# strawberry pseudochromis question



## jhj0112 (Jul 30, 2013)

One of my girls was crying for this fish and I added a strawberry pseudochromis( I guess it is also called purple dottyback(?) ) 2 week ago. 

He has been fine and not bothering any fish/shrimps but I read that this fish will eventually turn into a devil and kill pretty much anything in the tank including clownfish... 

what's your experience on this fish? should I just return to LFS before it gets nasty??


----------



## scott tang (Jan 29, 2012)

Mine is full grown and is fairly peace full with his tank mates there wrass halk fish clowns cardinals ect


----------



## albert_dao (May 28, 2012)

Crappy fish. Sold like 50x+ of them over the last decade. Probably regretted 99% of those sales. Had to personally go into 2 or 3 of the tanks and catch them out myself. I'm ashamed to admit it, but I can think of one occasion back in 2005 where I more or less turned a new saltwater enthusiast back to freshwater after selling them one of these fish. 

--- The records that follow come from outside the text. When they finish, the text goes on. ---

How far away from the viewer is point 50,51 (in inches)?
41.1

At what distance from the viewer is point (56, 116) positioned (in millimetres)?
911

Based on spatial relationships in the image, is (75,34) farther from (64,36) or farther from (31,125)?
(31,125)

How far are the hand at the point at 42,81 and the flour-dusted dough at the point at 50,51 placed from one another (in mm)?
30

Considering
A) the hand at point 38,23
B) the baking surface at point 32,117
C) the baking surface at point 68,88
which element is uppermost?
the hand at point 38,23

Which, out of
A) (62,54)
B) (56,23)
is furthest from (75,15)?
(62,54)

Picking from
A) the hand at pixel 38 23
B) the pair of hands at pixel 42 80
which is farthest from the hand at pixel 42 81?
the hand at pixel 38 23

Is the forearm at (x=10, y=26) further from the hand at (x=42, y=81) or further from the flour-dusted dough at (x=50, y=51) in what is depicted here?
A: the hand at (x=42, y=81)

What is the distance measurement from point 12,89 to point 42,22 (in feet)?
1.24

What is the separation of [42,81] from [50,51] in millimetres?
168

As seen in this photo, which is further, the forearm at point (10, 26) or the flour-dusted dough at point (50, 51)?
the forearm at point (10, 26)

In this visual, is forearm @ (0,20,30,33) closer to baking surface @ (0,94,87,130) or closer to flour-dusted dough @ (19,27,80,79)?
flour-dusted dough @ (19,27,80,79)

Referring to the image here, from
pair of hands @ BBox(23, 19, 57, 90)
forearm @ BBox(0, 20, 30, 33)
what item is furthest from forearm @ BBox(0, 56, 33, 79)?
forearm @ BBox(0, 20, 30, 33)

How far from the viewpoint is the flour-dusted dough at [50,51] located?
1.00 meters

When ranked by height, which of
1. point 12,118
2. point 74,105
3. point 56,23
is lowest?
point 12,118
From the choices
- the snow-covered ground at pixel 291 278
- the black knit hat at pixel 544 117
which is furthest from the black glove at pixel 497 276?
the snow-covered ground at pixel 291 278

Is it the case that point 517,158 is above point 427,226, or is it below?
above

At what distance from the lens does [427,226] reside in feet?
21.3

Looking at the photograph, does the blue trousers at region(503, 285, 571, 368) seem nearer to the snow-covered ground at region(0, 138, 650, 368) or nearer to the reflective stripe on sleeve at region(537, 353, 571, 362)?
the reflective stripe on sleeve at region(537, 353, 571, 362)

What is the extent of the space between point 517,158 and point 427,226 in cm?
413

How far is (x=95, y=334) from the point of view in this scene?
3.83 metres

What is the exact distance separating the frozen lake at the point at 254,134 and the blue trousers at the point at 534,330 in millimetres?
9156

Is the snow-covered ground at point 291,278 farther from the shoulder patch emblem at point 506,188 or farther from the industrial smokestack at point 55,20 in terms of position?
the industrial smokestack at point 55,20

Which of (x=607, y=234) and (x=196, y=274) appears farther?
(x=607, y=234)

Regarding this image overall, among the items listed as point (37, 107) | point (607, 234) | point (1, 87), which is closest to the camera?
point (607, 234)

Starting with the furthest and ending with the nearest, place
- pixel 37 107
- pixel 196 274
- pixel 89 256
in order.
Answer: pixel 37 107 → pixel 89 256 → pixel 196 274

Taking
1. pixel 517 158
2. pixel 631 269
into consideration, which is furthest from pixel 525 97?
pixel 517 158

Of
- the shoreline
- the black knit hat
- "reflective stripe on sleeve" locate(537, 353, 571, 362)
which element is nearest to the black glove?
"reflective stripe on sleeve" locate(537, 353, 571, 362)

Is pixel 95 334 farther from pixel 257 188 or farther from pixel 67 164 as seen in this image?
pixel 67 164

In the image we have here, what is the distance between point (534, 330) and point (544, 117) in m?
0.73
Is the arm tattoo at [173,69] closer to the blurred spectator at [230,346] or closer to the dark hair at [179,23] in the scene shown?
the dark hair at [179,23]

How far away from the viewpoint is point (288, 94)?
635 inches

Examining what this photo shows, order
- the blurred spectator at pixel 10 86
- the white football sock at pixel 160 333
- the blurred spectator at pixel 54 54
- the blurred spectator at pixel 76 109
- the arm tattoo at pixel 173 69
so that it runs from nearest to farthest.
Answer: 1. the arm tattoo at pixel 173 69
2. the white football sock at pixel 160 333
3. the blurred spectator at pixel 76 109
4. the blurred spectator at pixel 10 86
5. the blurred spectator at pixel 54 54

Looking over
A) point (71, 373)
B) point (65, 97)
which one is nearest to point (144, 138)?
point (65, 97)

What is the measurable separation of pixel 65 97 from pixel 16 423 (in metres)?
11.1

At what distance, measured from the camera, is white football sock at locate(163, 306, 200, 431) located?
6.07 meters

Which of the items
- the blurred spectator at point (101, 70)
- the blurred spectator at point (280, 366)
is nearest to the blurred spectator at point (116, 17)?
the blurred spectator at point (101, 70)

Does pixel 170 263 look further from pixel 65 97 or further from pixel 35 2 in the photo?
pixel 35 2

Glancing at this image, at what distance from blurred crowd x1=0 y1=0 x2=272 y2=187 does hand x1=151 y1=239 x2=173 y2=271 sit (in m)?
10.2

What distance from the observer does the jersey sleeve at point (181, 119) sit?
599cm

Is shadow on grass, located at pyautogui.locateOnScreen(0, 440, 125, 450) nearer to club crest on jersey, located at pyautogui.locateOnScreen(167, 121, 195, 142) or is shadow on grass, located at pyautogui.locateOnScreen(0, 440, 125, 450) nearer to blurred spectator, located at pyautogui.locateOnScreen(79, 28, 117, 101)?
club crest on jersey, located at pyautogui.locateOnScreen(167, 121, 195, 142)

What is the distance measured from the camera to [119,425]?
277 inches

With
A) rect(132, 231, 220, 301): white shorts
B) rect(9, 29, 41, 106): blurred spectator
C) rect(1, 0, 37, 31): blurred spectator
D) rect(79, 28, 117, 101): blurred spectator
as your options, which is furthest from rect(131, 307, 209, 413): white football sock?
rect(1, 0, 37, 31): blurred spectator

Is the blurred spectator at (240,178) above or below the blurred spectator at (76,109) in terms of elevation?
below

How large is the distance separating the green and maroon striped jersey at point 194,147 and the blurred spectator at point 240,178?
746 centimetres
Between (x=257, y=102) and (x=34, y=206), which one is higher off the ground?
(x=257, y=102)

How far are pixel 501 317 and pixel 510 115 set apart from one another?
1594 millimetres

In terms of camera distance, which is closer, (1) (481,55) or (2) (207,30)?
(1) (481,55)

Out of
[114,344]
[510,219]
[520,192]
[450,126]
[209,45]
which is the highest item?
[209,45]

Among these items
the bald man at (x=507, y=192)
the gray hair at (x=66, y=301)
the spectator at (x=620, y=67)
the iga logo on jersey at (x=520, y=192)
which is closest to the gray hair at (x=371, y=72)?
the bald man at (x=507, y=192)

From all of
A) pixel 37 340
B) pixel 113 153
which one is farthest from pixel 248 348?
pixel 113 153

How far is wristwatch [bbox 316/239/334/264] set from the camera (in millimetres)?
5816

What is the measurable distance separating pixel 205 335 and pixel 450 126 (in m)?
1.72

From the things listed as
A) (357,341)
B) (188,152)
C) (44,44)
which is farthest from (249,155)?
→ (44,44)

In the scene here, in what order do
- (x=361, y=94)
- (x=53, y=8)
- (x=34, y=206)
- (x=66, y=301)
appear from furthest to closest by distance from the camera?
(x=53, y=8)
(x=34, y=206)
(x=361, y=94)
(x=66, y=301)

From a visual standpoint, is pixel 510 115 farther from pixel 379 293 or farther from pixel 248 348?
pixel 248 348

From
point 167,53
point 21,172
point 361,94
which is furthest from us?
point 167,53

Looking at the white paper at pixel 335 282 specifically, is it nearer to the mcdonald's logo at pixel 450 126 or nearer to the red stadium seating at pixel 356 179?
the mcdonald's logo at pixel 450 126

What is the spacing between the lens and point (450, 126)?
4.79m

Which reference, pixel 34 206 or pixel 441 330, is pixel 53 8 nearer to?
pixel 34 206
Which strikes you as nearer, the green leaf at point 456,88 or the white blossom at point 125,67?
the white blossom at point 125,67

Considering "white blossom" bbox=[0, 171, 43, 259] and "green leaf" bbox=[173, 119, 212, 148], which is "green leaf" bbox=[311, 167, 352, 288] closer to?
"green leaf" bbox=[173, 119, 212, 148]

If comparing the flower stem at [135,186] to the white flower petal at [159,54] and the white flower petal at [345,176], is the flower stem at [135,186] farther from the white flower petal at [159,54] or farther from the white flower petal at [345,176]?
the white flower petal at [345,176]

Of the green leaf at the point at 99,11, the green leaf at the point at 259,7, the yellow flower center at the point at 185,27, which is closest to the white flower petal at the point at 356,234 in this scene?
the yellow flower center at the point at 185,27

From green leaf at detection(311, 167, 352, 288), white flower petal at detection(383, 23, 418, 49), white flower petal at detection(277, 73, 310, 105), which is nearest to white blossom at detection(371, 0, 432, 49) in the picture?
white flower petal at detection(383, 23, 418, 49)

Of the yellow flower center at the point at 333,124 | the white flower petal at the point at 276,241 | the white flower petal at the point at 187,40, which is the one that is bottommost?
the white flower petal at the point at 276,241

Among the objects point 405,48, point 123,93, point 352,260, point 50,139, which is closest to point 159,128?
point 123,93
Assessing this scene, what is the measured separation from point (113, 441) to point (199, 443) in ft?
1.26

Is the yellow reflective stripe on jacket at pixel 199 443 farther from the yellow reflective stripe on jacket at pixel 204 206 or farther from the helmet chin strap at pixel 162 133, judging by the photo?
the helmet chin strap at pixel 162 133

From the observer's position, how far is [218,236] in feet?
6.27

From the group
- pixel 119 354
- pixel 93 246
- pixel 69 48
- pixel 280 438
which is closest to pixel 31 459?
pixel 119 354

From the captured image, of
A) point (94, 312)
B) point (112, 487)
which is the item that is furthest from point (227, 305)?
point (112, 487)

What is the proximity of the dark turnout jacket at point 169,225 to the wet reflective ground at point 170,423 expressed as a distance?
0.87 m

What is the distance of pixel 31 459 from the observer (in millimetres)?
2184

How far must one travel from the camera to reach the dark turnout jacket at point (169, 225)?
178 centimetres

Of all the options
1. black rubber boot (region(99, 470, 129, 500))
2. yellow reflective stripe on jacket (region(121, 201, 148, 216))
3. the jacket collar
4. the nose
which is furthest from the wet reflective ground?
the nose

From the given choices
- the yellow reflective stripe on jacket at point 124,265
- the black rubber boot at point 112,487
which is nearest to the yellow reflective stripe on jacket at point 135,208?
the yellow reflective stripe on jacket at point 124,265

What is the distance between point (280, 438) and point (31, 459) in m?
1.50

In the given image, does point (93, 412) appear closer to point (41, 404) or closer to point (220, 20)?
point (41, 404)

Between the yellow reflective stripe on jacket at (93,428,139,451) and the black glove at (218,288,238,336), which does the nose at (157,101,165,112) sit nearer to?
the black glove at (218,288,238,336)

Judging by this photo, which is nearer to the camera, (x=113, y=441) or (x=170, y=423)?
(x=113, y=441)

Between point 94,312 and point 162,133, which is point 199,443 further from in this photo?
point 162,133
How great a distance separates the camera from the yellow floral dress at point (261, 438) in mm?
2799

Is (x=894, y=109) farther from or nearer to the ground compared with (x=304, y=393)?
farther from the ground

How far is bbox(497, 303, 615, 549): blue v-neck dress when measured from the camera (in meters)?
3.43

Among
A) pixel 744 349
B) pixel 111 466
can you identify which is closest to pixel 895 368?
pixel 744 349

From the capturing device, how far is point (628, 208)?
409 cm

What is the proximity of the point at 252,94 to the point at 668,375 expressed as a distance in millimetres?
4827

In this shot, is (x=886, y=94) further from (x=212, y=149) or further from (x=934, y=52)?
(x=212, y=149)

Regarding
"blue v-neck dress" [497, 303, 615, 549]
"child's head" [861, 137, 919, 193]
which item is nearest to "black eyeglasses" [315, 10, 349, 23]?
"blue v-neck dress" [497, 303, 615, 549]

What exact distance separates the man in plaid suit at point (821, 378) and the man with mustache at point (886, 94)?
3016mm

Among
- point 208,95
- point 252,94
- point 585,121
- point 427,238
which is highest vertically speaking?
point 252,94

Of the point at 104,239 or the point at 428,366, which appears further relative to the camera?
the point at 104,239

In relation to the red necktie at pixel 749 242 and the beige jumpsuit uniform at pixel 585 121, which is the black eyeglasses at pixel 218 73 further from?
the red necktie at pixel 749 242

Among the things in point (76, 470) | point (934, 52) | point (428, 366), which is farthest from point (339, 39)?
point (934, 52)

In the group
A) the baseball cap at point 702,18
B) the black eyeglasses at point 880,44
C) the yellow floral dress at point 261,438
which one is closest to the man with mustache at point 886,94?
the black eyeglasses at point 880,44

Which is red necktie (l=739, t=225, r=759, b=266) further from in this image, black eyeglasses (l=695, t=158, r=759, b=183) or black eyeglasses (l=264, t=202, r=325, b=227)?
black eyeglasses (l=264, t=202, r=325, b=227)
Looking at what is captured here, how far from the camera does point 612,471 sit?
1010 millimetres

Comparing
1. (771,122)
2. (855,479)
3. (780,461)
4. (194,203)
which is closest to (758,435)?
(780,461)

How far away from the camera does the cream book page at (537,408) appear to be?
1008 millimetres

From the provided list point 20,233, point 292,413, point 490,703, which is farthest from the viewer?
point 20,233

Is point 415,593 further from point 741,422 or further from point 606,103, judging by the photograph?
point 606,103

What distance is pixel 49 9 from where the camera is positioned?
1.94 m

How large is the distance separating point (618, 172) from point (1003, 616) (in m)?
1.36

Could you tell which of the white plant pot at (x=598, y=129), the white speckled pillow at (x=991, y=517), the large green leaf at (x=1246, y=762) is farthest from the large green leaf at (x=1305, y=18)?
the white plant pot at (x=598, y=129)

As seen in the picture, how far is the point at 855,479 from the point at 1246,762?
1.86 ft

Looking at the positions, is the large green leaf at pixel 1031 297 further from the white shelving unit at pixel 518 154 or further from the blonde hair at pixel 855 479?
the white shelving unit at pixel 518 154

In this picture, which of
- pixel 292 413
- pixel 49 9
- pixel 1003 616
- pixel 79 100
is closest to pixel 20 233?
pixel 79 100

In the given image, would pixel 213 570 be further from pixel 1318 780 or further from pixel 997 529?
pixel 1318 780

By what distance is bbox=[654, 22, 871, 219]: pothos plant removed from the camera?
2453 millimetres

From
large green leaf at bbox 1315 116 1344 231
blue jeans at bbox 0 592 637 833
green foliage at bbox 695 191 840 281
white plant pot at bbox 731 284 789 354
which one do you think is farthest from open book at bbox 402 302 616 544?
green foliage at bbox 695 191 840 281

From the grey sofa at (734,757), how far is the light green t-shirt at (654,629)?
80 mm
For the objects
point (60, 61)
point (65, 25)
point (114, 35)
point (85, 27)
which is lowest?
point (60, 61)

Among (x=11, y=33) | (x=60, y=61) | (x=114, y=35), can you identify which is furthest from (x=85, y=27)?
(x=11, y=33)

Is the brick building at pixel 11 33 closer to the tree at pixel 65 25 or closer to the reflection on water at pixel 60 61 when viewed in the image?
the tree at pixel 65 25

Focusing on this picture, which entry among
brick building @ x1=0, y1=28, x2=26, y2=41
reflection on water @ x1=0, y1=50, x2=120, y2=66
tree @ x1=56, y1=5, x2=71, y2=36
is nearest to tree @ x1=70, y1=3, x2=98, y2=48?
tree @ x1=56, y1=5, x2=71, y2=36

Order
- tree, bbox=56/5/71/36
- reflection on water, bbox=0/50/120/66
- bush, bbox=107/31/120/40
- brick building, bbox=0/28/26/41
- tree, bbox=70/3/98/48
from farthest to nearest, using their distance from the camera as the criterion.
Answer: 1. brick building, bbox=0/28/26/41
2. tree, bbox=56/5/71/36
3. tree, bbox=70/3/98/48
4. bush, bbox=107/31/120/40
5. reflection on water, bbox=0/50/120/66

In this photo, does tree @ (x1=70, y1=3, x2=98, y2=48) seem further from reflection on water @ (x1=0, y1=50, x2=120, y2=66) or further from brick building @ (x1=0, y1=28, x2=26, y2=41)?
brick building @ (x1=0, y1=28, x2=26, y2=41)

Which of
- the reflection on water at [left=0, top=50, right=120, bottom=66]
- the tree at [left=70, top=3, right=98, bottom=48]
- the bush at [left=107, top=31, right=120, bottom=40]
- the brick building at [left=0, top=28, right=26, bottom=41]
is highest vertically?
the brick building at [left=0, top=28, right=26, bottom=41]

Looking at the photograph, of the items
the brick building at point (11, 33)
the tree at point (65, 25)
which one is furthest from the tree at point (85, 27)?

Here's the deal: They are a newb trap. They're colorful, hardy, small and inexpensive. They also happen to have conveniently high profit margins. That said, if you throw one in a tank smaller than 72 gallon, they're probably going to end up causing you a lot of grief. That's a rule I'd follow. Exceptions happen, but I wouldn't count on being the lucky dude out of thousands.


----------



## jhj0112 (Jul 30, 2013)

Thanks Albert and Scott!! Well... a cleaner shrimp that we bought yesterday is missing now... I don't know if it is this guy or something else.. hmmm.. during the day, he is ok.. I will keep an eye on him...


----------